No one wants to be associated with that. It might be catching. So while the casting girls were perfectly happy to sleep with Lorcan, they weren’t so keen on giving him a part in their production. Pride kept him going. That, and the fact that he was equipped for nothing else. He had no choice but to pick himself up after every knockback and try again.

So far, during the two years he’d been in London, he’d auditioned for Hamlet, King Lear, Macbeth and Othello. After ten months of rejection, he finally got a part. In The Bill.

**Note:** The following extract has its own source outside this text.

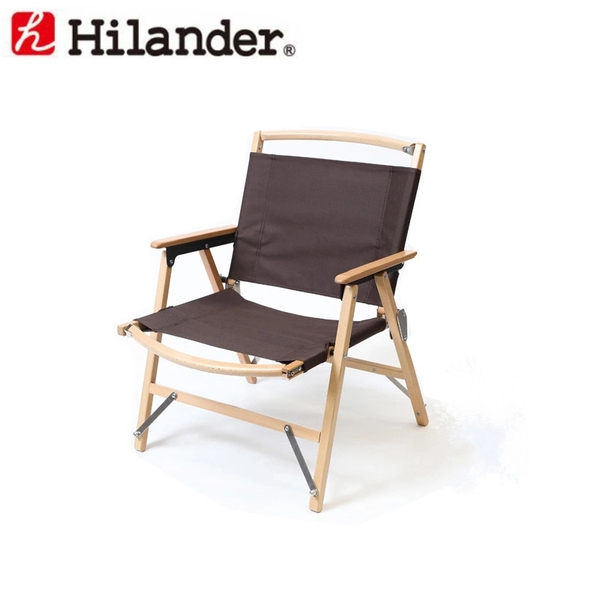 Hilander(ハイランダー) ウッドフレームチェア(WOOD FRAME CHAIR) HCA0171 座椅子&コンパクトチェア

Imaginatively cast as an IRA bomb-maker, and the only line he got to say was, ‘Jaysus, dey’re on to us. Run, Mickey!’

Much to his disappointment this tour de force didn’t open any further doors and beneath his smart-arse, arrogant exterior, he was in torment. He hated not being the most admired, the most sought-after, the most in-demand. Yet all wasn’t lost – he might have been without the roles or the money or the kudos but there was no doubt that he still got the girls. It was the only area of his life that still worked, a microcosm of how he wished everything else to be.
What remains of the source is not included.